Hanna Saadeh - Cholesterol Treatment (The New Guidelines)

Since none of the other cholesterol-lowering-medicines, which were often added to statins to further lower cholesterol, have been shown to further improve cardiovascular outcomes, the guidelines no longer recommend combination therapies with such augmenting medications.

The major message emerging from the new guidelines is that lowering cholesterol does not necessarily lead to improved cardiovascular outcomes, such as reduced strokes and heart attacks. The reasons why statins improve cardiovascular outcomes have more to do with improving the inside health of arteries by other means, which have little to do with lowering cholesterol.

Hence, the new guidelines emphasize the statin-treatment-intensity rather than the after-treatment cholesterol levels. Treatment is either high intensity, which uses maximal doses of statins. Or it is medium intensity, which uses moderate doses of statins. Low intensity treatment, which uses small doses of statins, is no longer recommended.

A cardiovascular risk calculator is used to determine cardiovascular risk. The calculator, which can be accessed on the Internet by using the address: http://my.americanheart.org/cvriskcalculator uses nine factors -age, sex, race, total cholesterol, HDL (bad) cholesterol, systolic blood pressure, taking medicines for high blood pressure, diabetes, and smoking- to determine the ten-year risk of heart attacks and strokes. If the risk is 7.5% or more, the guidelines recommend treatment with statins, even if the cholesterol is not high.

Based on these guidelines, doctors are now supposed to screen all persons 21 years or older by measuring their LDL cholesterol, questioning them about cardiovascular risk factors, and calculating their ten-year cardiovascular risk by using the above formula. When this is properly done, five groups will emerge:

a) Those with no cardiovascular risks-such as high blood pressure, diabetes, smoking, obesity, and sedentary life style-and whose calculated ten-year risk is below 7.5% will need no treatment, but they do require surveillance.

b) Those with clinical cardiovascular diseases-such as completed strokes, reversible mini stokes, heart attacks, angina pectoris, arterial bypass surgeries or stents, and narrowed leg arteries that limit walking- should receive high-intensity statin therapy regardless of cholesterol levels, age, or risk calculation. However, patients with certain liver or kidney troubles, age >75, and intolerance to statins, should be given intermediate-intensity statin therapy instead.

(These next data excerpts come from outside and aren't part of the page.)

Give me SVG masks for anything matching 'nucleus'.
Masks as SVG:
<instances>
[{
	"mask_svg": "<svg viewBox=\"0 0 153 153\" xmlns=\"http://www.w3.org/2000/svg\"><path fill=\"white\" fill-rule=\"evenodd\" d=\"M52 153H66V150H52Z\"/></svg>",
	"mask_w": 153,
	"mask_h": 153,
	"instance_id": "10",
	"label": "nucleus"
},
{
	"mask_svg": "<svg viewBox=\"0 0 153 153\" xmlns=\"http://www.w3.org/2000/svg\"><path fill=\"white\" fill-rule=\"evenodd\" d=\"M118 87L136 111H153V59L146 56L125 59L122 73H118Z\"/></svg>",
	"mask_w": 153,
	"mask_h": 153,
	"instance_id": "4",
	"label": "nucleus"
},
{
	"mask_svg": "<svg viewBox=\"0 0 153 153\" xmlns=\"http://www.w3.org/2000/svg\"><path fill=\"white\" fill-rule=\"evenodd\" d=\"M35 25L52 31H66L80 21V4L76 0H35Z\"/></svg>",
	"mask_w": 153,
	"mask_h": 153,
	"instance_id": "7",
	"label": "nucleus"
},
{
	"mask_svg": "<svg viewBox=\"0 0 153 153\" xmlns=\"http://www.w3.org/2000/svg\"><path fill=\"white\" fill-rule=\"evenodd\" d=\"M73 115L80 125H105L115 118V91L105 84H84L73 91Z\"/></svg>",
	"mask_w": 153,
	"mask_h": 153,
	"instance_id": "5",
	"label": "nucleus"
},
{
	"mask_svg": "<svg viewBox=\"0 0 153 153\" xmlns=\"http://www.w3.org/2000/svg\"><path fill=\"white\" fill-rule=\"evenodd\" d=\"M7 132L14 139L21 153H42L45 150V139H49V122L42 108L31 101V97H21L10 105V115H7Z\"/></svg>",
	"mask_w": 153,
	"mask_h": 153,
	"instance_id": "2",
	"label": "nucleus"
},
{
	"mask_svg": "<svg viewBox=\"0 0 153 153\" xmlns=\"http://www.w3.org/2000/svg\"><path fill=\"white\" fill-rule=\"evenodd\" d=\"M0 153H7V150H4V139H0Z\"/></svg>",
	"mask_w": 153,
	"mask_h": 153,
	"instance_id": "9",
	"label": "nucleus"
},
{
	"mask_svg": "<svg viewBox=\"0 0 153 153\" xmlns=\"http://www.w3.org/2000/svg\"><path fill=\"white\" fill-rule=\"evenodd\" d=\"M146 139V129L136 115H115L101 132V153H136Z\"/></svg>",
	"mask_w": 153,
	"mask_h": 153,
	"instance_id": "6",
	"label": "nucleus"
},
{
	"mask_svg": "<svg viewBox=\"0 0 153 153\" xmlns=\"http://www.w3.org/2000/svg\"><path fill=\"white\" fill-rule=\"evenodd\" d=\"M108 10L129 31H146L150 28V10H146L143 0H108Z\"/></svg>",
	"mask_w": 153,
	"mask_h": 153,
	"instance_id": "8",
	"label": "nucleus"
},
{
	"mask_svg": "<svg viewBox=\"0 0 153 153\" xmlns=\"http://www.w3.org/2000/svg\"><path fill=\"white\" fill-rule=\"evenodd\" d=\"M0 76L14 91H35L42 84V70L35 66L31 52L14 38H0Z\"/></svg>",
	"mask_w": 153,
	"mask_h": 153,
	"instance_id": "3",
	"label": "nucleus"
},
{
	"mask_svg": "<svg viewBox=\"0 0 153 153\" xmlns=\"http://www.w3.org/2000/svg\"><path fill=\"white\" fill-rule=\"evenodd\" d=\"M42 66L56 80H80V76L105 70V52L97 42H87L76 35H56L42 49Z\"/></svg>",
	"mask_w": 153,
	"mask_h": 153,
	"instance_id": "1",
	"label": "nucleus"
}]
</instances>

c) Those with diabetes, age 40-75, and LDL cholesterol 70-189 mg/dl, if their calculated risk is 7.5% or more, should receive high-intensity statin therapy. If the risk is < 7.5%, moderate-intensity statin therapy is substituted.

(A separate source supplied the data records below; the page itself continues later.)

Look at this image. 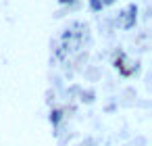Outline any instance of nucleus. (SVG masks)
<instances>
[{"label": "nucleus", "instance_id": "obj_1", "mask_svg": "<svg viewBox=\"0 0 152 146\" xmlns=\"http://www.w3.org/2000/svg\"><path fill=\"white\" fill-rule=\"evenodd\" d=\"M63 2H67V0H63Z\"/></svg>", "mask_w": 152, "mask_h": 146}]
</instances>
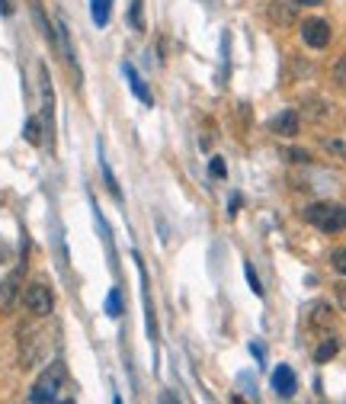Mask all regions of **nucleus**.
<instances>
[{
  "instance_id": "15",
  "label": "nucleus",
  "mask_w": 346,
  "mask_h": 404,
  "mask_svg": "<svg viewBox=\"0 0 346 404\" xmlns=\"http://www.w3.org/2000/svg\"><path fill=\"white\" fill-rule=\"evenodd\" d=\"M106 314L109 318L122 314V295H119V289H109V295H106Z\"/></svg>"
},
{
  "instance_id": "20",
  "label": "nucleus",
  "mask_w": 346,
  "mask_h": 404,
  "mask_svg": "<svg viewBox=\"0 0 346 404\" xmlns=\"http://www.w3.org/2000/svg\"><path fill=\"white\" fill-rule=\"evenodd\" d=\"M208 174H212V180H225V174H228L225 160L222 158H212V164H208Z\"/></svg>"
},
{
  "instance_id": "12",
  "label": "nucleus",
  "mask_w": 346,
  "mask_h": 404,
  "mask_svg": "<svg viewBox=\"0 0 346 404\" xmlns=\"http://www.w3.org/2000/svg\"><path fill=\"white\" fill-rule=\"evenodd\" d=\"M337 350H340L337 337H327V340L321 343L318 350H314V362H327V360H333V356H337Z\"/></svg>"
},
{
  "instance_id": "21",
  "label": "nucleus",
  "mask_w": 346,
  "mask_h": 404,
  "mask_svg": "<svg viewBox=\"0 0 346 404\" xmlns=\"http://www.w3.org/2000/svg\"><path fill=\"white\" fill-rule=\"evenodd\" d=\"M129 20H132L135 29H145V23H141V0H132V10H129Z\"/></svg>"
},
{
  "instance_id": "24",
  "label": "nucleus",
  "mask_w": 346,
  "mask_h": 404,
  "mask_svg": "<svg viewBox=\"0 0 346 404\" xmlns=\"http://www.w3.org/2000/svg\"><path fill=\"white\" fill-rule=\"evenodd\" d=\"M10 260V247H7V241H0V263H7Z\"/></svg>"
},
{
  "instance_id": "14",
  "label": "nucleus",
  "mask_w": 346,
  "mask_h": 404,
  "mask_svg": "<svg viewBox=\"0 0 346 404\" xmlns=\"http://www.w3.org/2000/svg\"><path fill=\"white\" fill-rule=\"evenodd\" d=\"M311 324H314V328H324V324H330V305H327V302H318V305H314Z\"/></svg>"
},
{
  "instance_id": "28",
  "label": "nucleus",
  "mask_w": 346,
  "mask_h": 404,
  "mask_svg": "<svg viewBox=\"0 0 346 404\" xmlns=\"http://www.w3.org/2000/svg\"><path fill=\"white\" fill-rule=\"evenodd\" d=\"M234 404H244V401H241V398H234Z\"/></svg>"
},
{
  "instance_id": "13",
  "label": "nucleus",
  "mask_w": 346,
  "mask_h": 404,
  "mask_svg": "<svg viewBox=\"0 0 346 404\" xmlns=\"http://www.w3.org/2000/svg\"><path fill=\"white\" fill-rule=\"evenodd\" d=\"M23 138H26L29 145H42V138H45V132H42V122H39V119H26V129H23Z\"/></svg>"
},
{
  "instance_id": "2",
  "label": "nucleus",
  "mask_w": 346,
  "mask_h": 404,
  "mask_svg": "<svg viewBox=\"0 0 346 404\" xmlns=\"http://www.w3.org/2000/svg\"><path fill=\"white\" fill-rule=\"evenodd\" d=\"M61 385H64V366L61 362H52L49 369L35 379L32 388H29V401L32 404H55Z\"/></svg>"
},
{
  "instance_id": "10",
  "label": "nucleus",
  "mask_w": 346,
  "mask_h": 404,
  "mask_svg": "<svg viewBox=\"0 0 346 404\" xmlns=\"http://www.w3.org/2000/svg\"><path fill=\"white\" fill-rule=\"evenodd\" d=\"M295 10L298 7H295V4H289V0H276L270 13H273V20H276L279 26H289V23L295 20Z\"/></svg>"
},
{
  "instance_id": "23",
  "label": "nucleus",
  "mask_w": 346,
  "mask_h": 404,
  "mask_svg": "<svg viewBox=\"0 0 346 404\" xmlns=\"http://www.w3.org/2000/svg\"><path fill=\"white\" fill-rule=\"evenodd\" d=\"M237 209H241V196H231V202H228V215H237Z\"/></svg>"
},
{
  "instance_id": "29",
  "label": "nucleus",
  "mask_w": 346,
  "mask_h": 404,
  "mask_svg": "<svg viewBox=\"0 0 346 404\" xmlns=\"http://www.w3.org/2000/svg\"><path fill=\"white\" fill-rule=\"evenodd\" d=\"M64 404H71V401H64Z\"/></svg>"
},
{
  "instance_id": "25",
  "label": "nucleus",
  "mask_w": 346,
  "mask_h": 404,
  "mask_svg": "<svg viewBox=\"0 0 346 404\" xmlns=\"http://www.w3.org/2000/svg\"><path fill=\"white\" fill-rule=\"evenodd\" d=\"M289 160H308V151H289Z\"/></svg>"
},
{
  "instance_id": "17",
  "label": "nucleus",
  "mask_w": 346,
  "mask_h": 404,
  "mask_svg": "<svg viewBox=\"0 0 346 404\" xmlns=\"http://www.w3.org/2000/svg\"><path fill=\"white\" fill-rule=\"evenodd\" d=\"M330 266L340 273V276H346V247H337V251H330Z\"/></svg>"
},
{
  "instance_id": "8",
  "label": "nucleus",
  "mask_w": 346,
  "mask_h": 404,
  "mask_svg": "<svg viewBox=\"0 0 346 404\" xmlns=\"http://www.w3.org/2000/svg\"><path fill=\"white\" fill-rule=\"evenodd\" d=\"M122 71H125V77H129V87H132V93H135V97H138L145 106H154V97H151V90H148V84H145V81H141V74H138V71H135L129 61L122 64Z\"/></svg>"
},
{
  "instance_id": "19",
  "label": "nucleus",
  "mask_w": 346,
  "mask_h": 404,
  "mask_svg": "<svg viewBox=\"0 0 346 404\" xmlns=\"http://www.w3.org/2000/svg\"><path fill=\"white\" fill-rule=\"evenodd\" d=\"M333 81H337L340 90H346V55L340 58L337 64H333Z\"/></svg>"
},
{
  "instance_id": "16",
  "label": "nucleus",
  "mask_w": 346,
  "mask_h": 404,
  "mask_svg": "<svg viewBox=\"0 0 346 404\" xmlns=\"http://www.w3.org/2000/svg\"><path fill=\"white\" fill-rule=\"evenodd\" d=\"M244 276H247V283H250V289H253V295H263L260 276H256V270H253V263H250V260H244Z\"/></svg>"
},
{
  "instance_id": "9",
  "label": "nucleus",
  "mask_w": 346,
  "mask_h": 404,
  "mask_svg": "<svg viewBox=\"0 0 346 404\" xmlns=\"http://www.w3.org/2000/svg\"><path fill=\"white\" fill-rule=\"evenodd\" d=\"M16 286H20V273H13V276H7L4 283H0V308H4V311H7V308H13Z\"/></svg>"
},
{
  "instance_id": "6",
  "label": "nucleus",
  "mask_w": 346,
  "mask_h": 404,
  "mask_svg": "<svg viewBox=\"0 0 346 404\" xmlns=\"http://www.w3.org/2000/svg\"><path fill=\"white\" fill-rule=\"evenodd\" d=\"M270 132L282 135V138H295V135L302 132V119H298L295 109H282L270 119Z\"/></svg>"
},
{
  "instance_id": "26",
  "label": "nucleus",
  "mask_w": 346,
  "mask_h": 404,
  "mask_svg": "<svg viewBox=\"0 0 346 404\" xmlns=\"http://www.w3.org/2000/svg\"><path fill=\"white\" fill-rule=\"evenodd\" d=\"M160 404H177V398H173L170 391H164V395H160Z\"/></svg>"
},
{
  "instance_id": "27",
  "label": "nucleus",
  "mask_w": 346,
  "mask_h": 404,
  "mask_svg": "<svg viewBox=\"0 0 346 404\" xmlns=\"http://www.w3.org/2000/svg\"><path fill=\"white\" fill-rule=\"evenodd\" d=\"M0 13H13V7H10V0H0Z\"/></svg>"
},
{
  "instance_id": "7",
  "label": "nucleus",
  "mask_w": 346,
  "mask_h": 404,
  "mask_svg": "<svg viewBox=\"0 0 346 404\" xmlns=\"http://www.w3.org/2000/svg\"><path fill=\"white\" fill-rule=\"evenodd\" d=\"M295 388H298V379H295V372H292V366H276V369H273V391L282 398H292Z\"/></svg>"
},
{
  "instance_id": "4",
  "label": "nucleus",
  "mask_w": 346,
  "mask_h": 404,
  "mask_svg": "<svg viewBox=\"0 0 346 404\" xmlns=\"http://www.w3.org/2000/svg\"><path fill=\"white\" fill-rule=\"evenodd\" d=\"M23 302H26V308L35 318H49L55 311V295H52V289L45 283H29L26 292H23Z\"/></svg>"
},
{
  "instance_id": "11",
  "label": "nucleus",
  "mask_w": 346,
  "mask_h": 404,
  "mask_svg": "<svg viewBox=\"0 0 346 404\" xmlns=\"http://www.w3.org/2000/svg\"><path fill=\"white\" fill-rule=\"evenodd\" d=\"M109 13H112V0H90V16L100 29L109 23Z\"/></svg>"
},
{
  "instance_id": "1",
  "label": "nucleus",
  "mask_w": 346,
  "mask_h": 404,
  "mask_svg": "<svg viewBox=\"0 0 346 404\" xmlns=\"http://www.w3.org/2000/svg\"><path fill=\"white\" fill-rule=\"evenodd\" d=\"M305 218L324 234L346 231V206L343 202H311L305 209Z\"/></svg>"
},
{
  "instance_id": "18",
  "label": "nucleus",
  "mask_w": 346,
  "mask_h": 404,
  "mask_svg": "<svg viewBox=\"0 0 346 404\" xmlns=\"http://www.w3.org/2000/svg\"><path fill=\"white\" fill-rule=\"evenodd\" d=\"M321 145H324L330 154H337L340 160H346V141H340V138H324Z\"/></svg>"
},
{
  "instance_id": "3",
  "label": "nucleus",
  "mask_w": 346,
  "mask_h": 404,
  "mask_svg": "<svg viewBox=\"0 0 346 404\" xmlns=\"http://www.w3.org/2000/svg\"><path fill=\"white\" fill-rule=\"evenodd\" d=\"M39 93H42V122H45V138L55 135V90H52V74L45 64H39Z\"/></svg>"
},
{
  "instance_id": "22",
  "label": "nucleus",
  "mask_w": 346,
  "mask_h": 404,
  "mask_svg": "<svg viewBox=\"0 0 346 404\" xmlns=\"http://www.w3.org/2000/svg\"><path fill=\"white\" fill-rule=\"evenodd\" d=\"M337 305L346 311V283H340V286H337Z\"/></svg>"
},
{
  "instance_id": "5",
  "label": "nucleus",
  "mask_w": 346,
  "mask_h": 404,
  "mask_svg": "<svg viewBox=\"0 0 346 404\" xmlns=\"http://www.w3.org/2000/svg\"><path fill=\"white\" fill-rule=\"evenodd\" d=\"M298 29H302V39H305V45H311V49H327V45H330V23L321 20V16L305 20Z\"/></svg>"
}]
</instances>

d) Those who do not have diabetes, are 40-75 years old, have an LDL cholesterol of 70-189 mg/dl, and a calculated risk of 7.5% or more should receive moderate-intensity statin therapy. However, if their calculated risk is <7.5%, they will require no therapy.

e) Those with LDL cholesterol of 190 mg/dl or more should receive high-intensity statin therapy regardless of other factors.

The guidelines derive from controlled studies, which have shown that the benefits of statins outweigh their uncommon risks of muscle injury, liver injury, and new-onset diabetes. However, because of insufficient data, there are no guidelines for those >75 years old, if they have no clinical cardiovascular disease.

To conclude, the guidelines do not support the use of non-statin cholesterol lowering medications in statin-intolerant patients nor do they support giving them combined with statins to further lower cholesterol levels. Also, the guidelines no longer support re-evaluating cholesterol levels after treatment is given because cholesterol target-levels are no longer the goal. Moreover, the traditional use of coronary calcium scores and C-reactive protein as cardiovascular disease markers is no longer recommended. The guidelines will greatly increase the number of patients who will be treated with statins.

This major shift in cholesterol-treatment-strategy is being actively debated. Agreement is by no means unanimous and modifications are expected with the accumulation of new data. Nevertheless, evidence-based-science has issued its edict, which will affect a major change in how we understand, prevent, and treat atherosclerotic cardiovascular diseases.